• What is being asked
Reproduce word for word the stretch of the interview that opens with "melophobe: Are you" and closes with "in Mission Viejo.".

• Text under study

Matt: We used to do more of a normal band-type set up. But we’ve started, in the past five, six shows, doing more diagonal toward each other.
Sarah: Once we got rid of the violin, there were two people on stage it was weird to have him behind me.
Matt: I think this is better. It’s easier to play.
Sarah: Quite honestly, it’s probably not that different because we can still see each other, and seeing each other . . . . I mean, Matt has really good timing and I don’t, so just looking over at him and realizing, “I am so off right now!” just looking at him I can see where the beat is rather than just trying to hear where the beat is. Whereas, if he were behind me, that would just be weird. So it’s not that different from [facing each other].
Matt: It’s easier for me to lock in, I guess, when we can see, make eye contact.
melophobe: It definitely seems very . . . I don’t mean this in a boring way, I’m going to say “practiced,” but I only mean that you seem like you are able to communicate on the fly, which was pretty cool.
Sarah: It’s definitely something that had to grow. Even in the past six months to a year. Really when we started recording the album, we had to play to a click track for purposes of adding other instruments later on. And you realize how you can run on emotions and things that didn’t seem like they were that . . .
melophobe: Fluid?
Sarah: Yeah, [and] that much faster . . . . We would do weird things: . . . most people would speed up on the choruses, we would slow down. And we would speed up on the verses. So playing with a click track really made it more cemented, I think.
melophobe: This is where I run out of . . . Ok, so you played [an acoustic night solo] at T.T.’s, is that acoustic thing something that you do occasionally?
Sarah: Yeah, I probably should do it more often. I used to do them more. I don’t even remember the last time I did one. I think it was before I met you [Matt], so two years? And before Meredith [former violinist], so it had been a long time. I forget that I’ve actually written songs that I haven’t brought to the band before, so, I have, like that one song, “The Scientist” that I played; I had written it a long time ago and I had sorta never finished it, and on Friday before the Monday show, I [thought], “I should play that song.” So I pulled it out, and I had to listen to it a few times to remember it, and then I changed it to make it work. And sometimes you just need a little flame under your ass to get it done, you know? So I played it. I like the song now, before I liked part of it, but I like it now. It’s good to do solo shows sometimes. I think I can be a little extra sensitive I think.
Matt: Extra sensitive?
Sarah: Extra sensitive, like, play slower songs, cover songs that are a little more sad.
Matt: Oh, I can be sensitive.
melophobe: Are you both from [Boston]?
Sarah: No.
Matt: I’m from New Jersey. I came to Boston in ‘98 when I was 18 to go to Berklee College of Music.
Sarah: I was born in Virginia, lived there for a while, and then moved to Massachusetts for a while, and then moved to California for a while and then back here.
melophobe: Where in California?
Sarah: In Orange County.
melophobe: Oh yeah? In . . . ?
Sarah: Yeah, the OC, in Mission Viejo.
melophobe: Oh, ok. I went to school in, well, L.A. County, so, days like today, miss it a lot?
Sarah: Really? See, it was days like today [drizzly, gray, mild] where I . . . I like sun and everything, but I need to have clouds and rain and gloom occasionally. In California you’d have it for [about] fifteen minutes to an hour, and I’d wake up, “Finally.” And then the sun would be blaring in your face and you just wanted to go listen to sad music in your room somewhere and light a candle or something. I was sixteen. But this winter? I’ve had enough of winter.

• Material provided
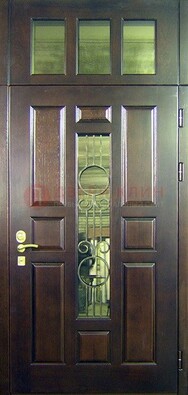 Парадная дверь со стеклянными вставками и ковкой ДПР-1 в офисное здание в Курске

• Exercise response
melophobe: Are you both from [Boston]?
Sarah: No.
Matt: I’m from New Jersey. I came to Boston in ‘98 when I was 18 to go to Berklee College of Music.
Sarah: I was born in Virginia, lived there for a while, and then moved to Massachusetts for a while, and then moved to California for a while and then back here.
melophobe: Where in California?
Sarah: In Orange County.
melophobe: Oh yeah? In . . . ?
Sarah: Yeah, the OC, in Mission Viejo.